950. Reveal Cards In Increasing Order
原题
In a deck of cards, every card has a unique integer. You can order the deck in any order you want.
Initially, all the cards start face down (unrevealed) in one deck.
Now, you do the following steps repeatedly, until all cards are revealed:
- Take the top card of the deck, reveal it, and take it out of the deck.
- If there are still cards in the deck, put the next top card of the deck at the bottom of the deck.
- If there are still unrevealed cards, go back to step 1. Otherwise, stop.
Return an ordering of the deck that would reveal the cards in increasing order.
The first entry in the answer is considered to be the top of the deck.
Example 1:
Input: [17,13,11,2,3,5,7]
Output: [2,13,3,11,5,17,7]
Explanation:
We get the deck in the order [17,13,11,2,3,5,7] (this order doesn’t matter), and reorder it.
After reordering, the deck starts as [2,13,3,11,5,17,7], where 2 is the top of the deck.
We reveal 2, and move 13 to the bottom. The deck is now [3,11,5,17,7,13].
We reveal 3, and move 11 to the bottom. The deck is now [5,17,7,13,11].
We reveal 5, and move 17 to the bottom. The deck is now [7,13,11,17].
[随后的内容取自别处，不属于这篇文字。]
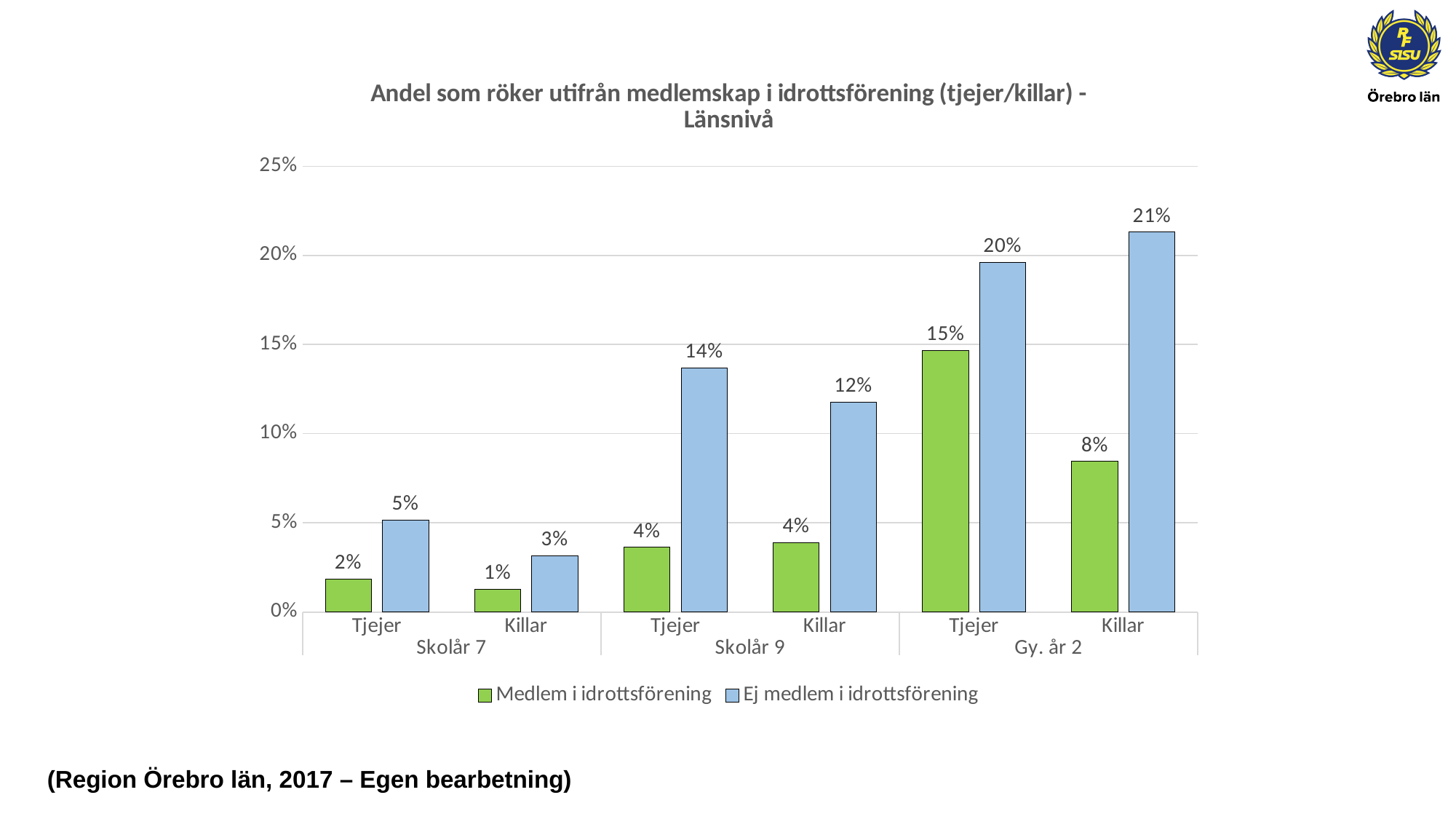
What is the value for "Ej medlem i idrottsförening" for Tjejer in Gy. år 2? 20% What is the value for "Ej medlem i idrottsförening" for Killar in Gy. år 2? 21% Which group has the highest value for "Medlem i idrottsförening"? Tjejer, Gy. år 2 What is the value for "Medlem i idrottsförening" for Killar in Skolår 7? 1% Which is larger for Tjejer in Skolår 9: "Medlem i idrottsförening" or "Ej medlem i idrottsförening"? Ej medlem i idrottsförening How many groups (bar pairs) are shown on the x axis? 6 What is the value for "Medlem i idrottsförening" for Tjejer in Skolår 9? 4% What is the difference between "Ej medlem i idrottsförening" and "Medlem i idrottsförening" for Killar in Gy. år 2? 13% Which group has the lowest value for "Ej medlem i idrottsförening"? Killar, Skolår 7 What kind of chart is shown on the slide? Bar chart How many series does the legend list? 2 Which colour represents "Medlem i idrottsförening" in the chart? Green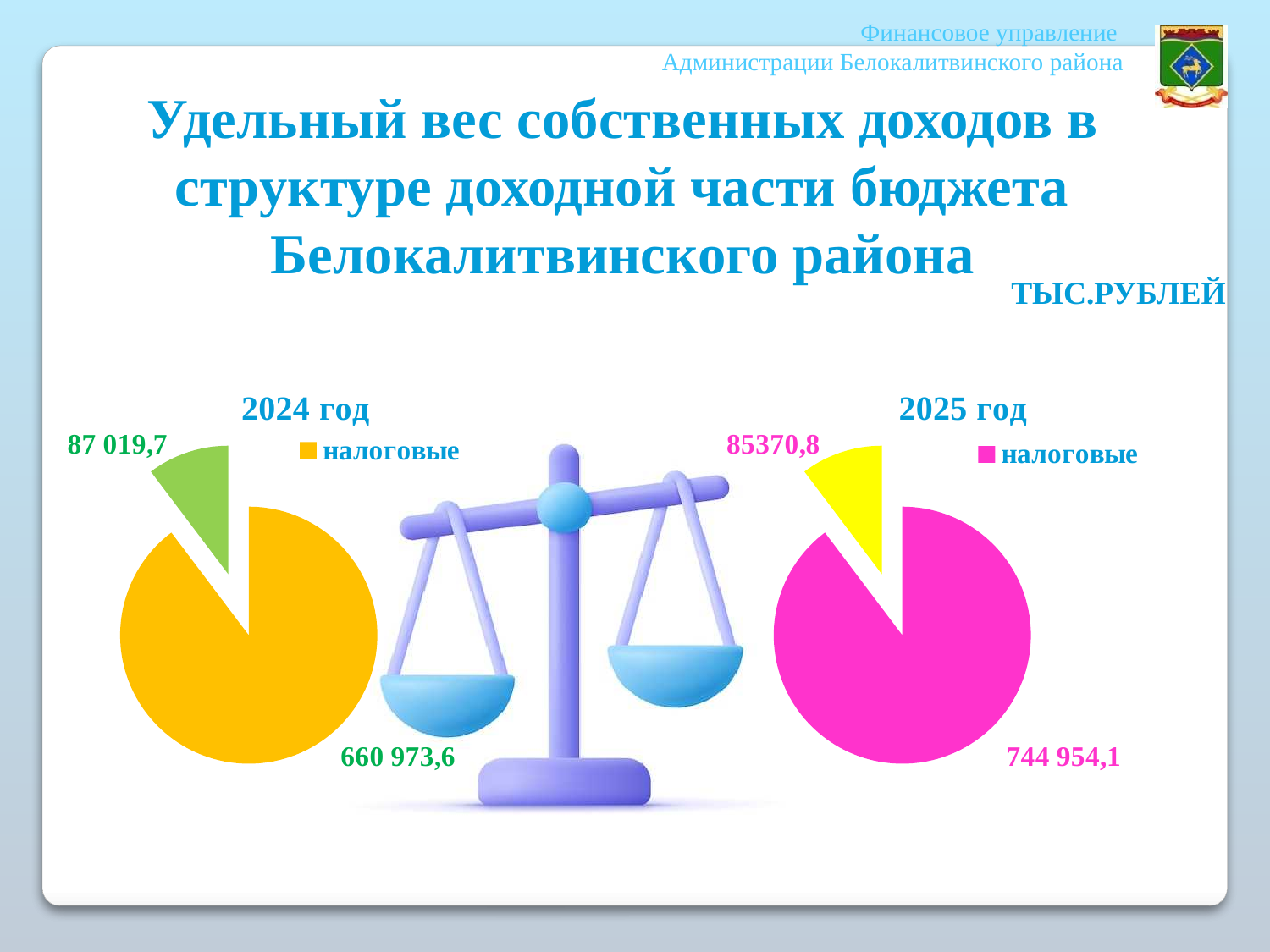
Which is larger: налоговые in the 2024 год chart or налоговые in the 2025 год chart? 2025 год In the 2024 год pie chart, what is the difference between the налоговые slice and the green slice? 573 953,9 What unit is stated for the values on the slide? ТЫС.РУБЛЕЙ In the 2024 год pie chart, which slice is the largest? налоговые In the 2025 год pie chart, what value is printed next to the small yellow slice? 85370,8 In the 2024 год pie chart, what is the value for налоговые? 660 973,6 How many entries does the legend of the 2024 год pie chart list? 1 How many slices does the 2025 год pie chart have? 2 In the 2024 год pie chart, what value is printed next to the small green slice? 87 019,7 What kind of chart is used for the 2024 год data? Pie chart What is the difference between налоговые in the 2025 год chart and налоговые in the 2024 год chart? 83 980,5 In the 2025 год pie chart, what is the value for налоговые? 744 954,1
We reveal 7, and move 13 to the bottom. The deck is now [11,17,13].
We reveal 11, and move 17 to the bottom. The deck is now [13,17].
We reveal 13, and move 17 to the bottom. The deck is now [17].
We reveal 17.
Since all the cards revealed are in increasing order, the answer is correct.
Note:
- 1 <= A.length <= 1000
- 1 <= A[i] <= 10^6
- A[i] != A[j] for all i != j
我的代码
class Solution {
public:
vector<int> deckRevealedIncreasing(vector<int>& deck) {
sort(deck.rbegin(), deck.rend());
vector<vector<int> > vecs;
vector<int> nums;
int num = deck.size();
do {
int num_in = (num+1)/2;
vector<int> vec;
for (int i = 0; i < num_in; i++) {
vec.push_back(deck.back());
deck.pop_back();
}
vecs.push_back(vec);
num = num - num_in;
} while (num >= 1);
int vec_num = vecs.size();
for (int i = vec_num - 2; i >= 0; i--) {
vector<int> *a = &vecs[i];
vector<int> *b = &vecs[i+1];
for (int j = 0; j < b->size(); j++) {
a->insert(a->begin()+1+j*2, (*b)[j]);
}
if (i != 0 && a->size() < vecs[i-1].size()) {
a->insert(a->begin(), a->back());
a->pop_back();
}
printVector(*a);
}
return vecs.front();
}
};
论坛代码
class Solution {
public:
vector deckRevealedIncreasing(vector& deck) {
sort(deck.begin(),deck.end());
int n=deck.size();
vector<int>res(n,0);
res[0]=deck[0];
int p=0;
for(int i=1;i<deck.size();i++){
int j=0;
while(j<2){
p++;
p=p%n;
if(res[p]==0){
j++;
}
}
res[p]=deck[i];
}
return res;
}
};
问题分析
我的方法还是一如既往的笨,思路就是找规律吧,先划分了一下数组,然后小的插入到大的数组里,适当要做一些末位前置。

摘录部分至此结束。